Just at this time, however, the two were united under one governor. Colonel Philip Ludwell, of Virginia, who had ably supported Berkeley against Bacon, and had afterward married Berkeley’s widow, was Sothel’s successor in Albemarle in 1689, and he was appointed to succeed him at Charleston in 1691. The proprietors wished to bring all Carolina under one government, and the Albemarle people were requested to send their representatives to the assembly at Charleston, but distance made such a scheme impracticable. The northern colony, however, was often governed by a deputy appointed at Charleston. The troubles were not yet over. Ludwell was an upright and able man, but the disagreements between the settlers and the lords proprietors were more than he could cope with, and in 1692 he was superseded.
John Archdale.
Joseph Blake.
Sir Nathaniel Johnson and the Dissenters.
It is not worth while to recount the names of all the men who served as governors in the two Carolinas.
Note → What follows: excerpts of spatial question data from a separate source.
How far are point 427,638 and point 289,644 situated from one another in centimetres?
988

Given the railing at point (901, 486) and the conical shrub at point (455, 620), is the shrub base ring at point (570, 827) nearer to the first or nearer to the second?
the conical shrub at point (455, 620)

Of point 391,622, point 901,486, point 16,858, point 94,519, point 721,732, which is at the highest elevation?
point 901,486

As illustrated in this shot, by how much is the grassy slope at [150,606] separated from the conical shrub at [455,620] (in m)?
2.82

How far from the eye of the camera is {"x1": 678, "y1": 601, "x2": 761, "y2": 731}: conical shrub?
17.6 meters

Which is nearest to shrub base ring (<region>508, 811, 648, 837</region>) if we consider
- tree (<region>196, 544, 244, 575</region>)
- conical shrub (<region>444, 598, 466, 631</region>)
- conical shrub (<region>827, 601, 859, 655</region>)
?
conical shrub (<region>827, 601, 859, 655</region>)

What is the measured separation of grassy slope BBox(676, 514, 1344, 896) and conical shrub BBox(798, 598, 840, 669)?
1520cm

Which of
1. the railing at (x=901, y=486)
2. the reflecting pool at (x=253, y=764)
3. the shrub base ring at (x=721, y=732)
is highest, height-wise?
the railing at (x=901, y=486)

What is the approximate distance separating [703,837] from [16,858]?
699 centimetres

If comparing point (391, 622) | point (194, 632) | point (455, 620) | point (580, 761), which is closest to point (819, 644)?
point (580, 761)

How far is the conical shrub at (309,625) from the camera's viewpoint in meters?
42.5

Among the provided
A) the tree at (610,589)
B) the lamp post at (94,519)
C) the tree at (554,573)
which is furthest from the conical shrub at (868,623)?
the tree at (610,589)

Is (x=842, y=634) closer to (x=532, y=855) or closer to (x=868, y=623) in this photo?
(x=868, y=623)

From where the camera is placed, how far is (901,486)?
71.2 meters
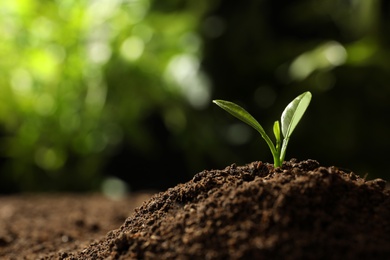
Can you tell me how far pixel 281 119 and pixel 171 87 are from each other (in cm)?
265

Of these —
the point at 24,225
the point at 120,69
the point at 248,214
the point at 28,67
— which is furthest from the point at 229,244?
the point at 28,67

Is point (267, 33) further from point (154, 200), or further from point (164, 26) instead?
point (154, 200)

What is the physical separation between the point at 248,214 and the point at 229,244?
0.07m

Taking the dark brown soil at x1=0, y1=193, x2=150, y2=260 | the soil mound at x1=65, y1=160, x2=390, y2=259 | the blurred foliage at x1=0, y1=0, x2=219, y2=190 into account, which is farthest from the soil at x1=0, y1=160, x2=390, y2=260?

In the world of history there is a certain amount of meaningless mediocrity which a general survey like the present may well pass by without notice. The brief administration of John Archdale, in 1695, marks a kind of era. Archdale was a Quaker, a man of broad intelligence and character at once strong and gentle. He had become one of the lords proprietors, and in that capacity came out to Carolina, where for one year he ruled the whole province with such authority as no one had wielded before; for while he was backed up by the proprietors, he conciliated the assemblies. In the matter of the Indians and the quit-rents much was done, and the veto power of the proprietors was curtailed. After a year Archdale felt able to go home, leaving his friend Joseph Blake, a nephew of the great admiral, as governor in Charleston. Under Blake still further progress was made by admitting to full political rights and privileges the Huguenot immigrants, who had come to be in some respects the most important element in the population of South Carolina. But after Blake’s death, in 1700, it grew stormy again. The new governor, James Moore, came out to make money, and to that end he renewed the vile practice of kidnapping Indians. This presently made it necessary to gather troops and defeat the angry red men. Quarrels with the assembly were chronic. When the war of the Spanish Succession broke out, Moore invaded Florida, but accomplished nothing except the creation of a heavy public debt. In 1703 he was superseded by Sir Nathaniel Johnson, a precious bigot, who undertook to force through the assembly a law excluding from it all Dissenters. This was effected by trickery; the act was passed by a majority of one, in a house from which several members were absent. After the fraud was discovered, the assembly by a large majority voted to repeal the act, but the governor refused to sign the repeal. The Dissenters were perhaps three fourths of the population. They made complaint to the lords proprietors, but a majority of that body sustained the governor. Then a successful appeal was made to the House of Lords, and the proprietors suddenly found themselves threatened with the loss of their charter. The result was a great victory for the South Carolina assembly, which at its next session restored Dissenters to their full privileges.
Unsuccessful attempt of a French and Spanish fleet upon Charleston.
Like many another bigot, Governor Johnson was a good fighter. In August, 1706, Charleston was attacked by a French and Spanish squadron. A visitation of yellow fever, with half a dozen deaths daily in a population of 3,000, had frightened many people away from the town. On a broiling Saturday afternoon five columns of smoke floating lazily up over Sullivan’s Island announced that five warships were descried in the offing. They were French privateers with Spanish reinforcements from Cuba and St. Augustine. When the signal was reported to the governor at his country house, the militia were called together from all quarters and the ships in the harbour were quickly made ready for action. The evening air was vocal with alarm guns. But the enemy approached with such excessive caution that Johnson had ample time for preparation. It was not until Wednesday that the affair matured. Then the French commander sent a flag of truce ashore and demanded, in the name of Louis XIV., the surrender of the town and its inhabitants; the governor, he said, might have an hour to consider his answer. Johnson replied that he did not need a minute, and told the Frenchman to go to the devil. The enemy then landed 150 men on the north shore of the harbour, at Haddrell’s Beacon, but the militia soon drove them into the water, with the loss of a dozen killed and more than thirty prisoners. Many more were drowned in swimming to their boats. Another detachment on the south shore was similarly discomfited. On Thursday Colonel William Rhett, with six small craft heavily armed and a fire-ship, bore down upon the enemy’s fleet. But instead of waiting to fight, the French commander hastily stood out to sea. This conduct, as well as his whole delay, may be explained by the fact that an important part of his force had not come up. The best of the French ships, carrying beside her marine force some 200 regular infantry, did not arrive until Friday, when, in ignorance of the repulse of her consorts, she entered Sewee Bay and landed her soldiers. It was rushing into the lion’s jaws. The soldiers were promptly attacked and put to flight with the loss of one third of their number, while at the same time Colonel Rhett blockaded the bay and took the French ship with all on board. Thus the ill-concerted attack ended in ignominious defeat, with the loss of the best ship and 300 men out of 800.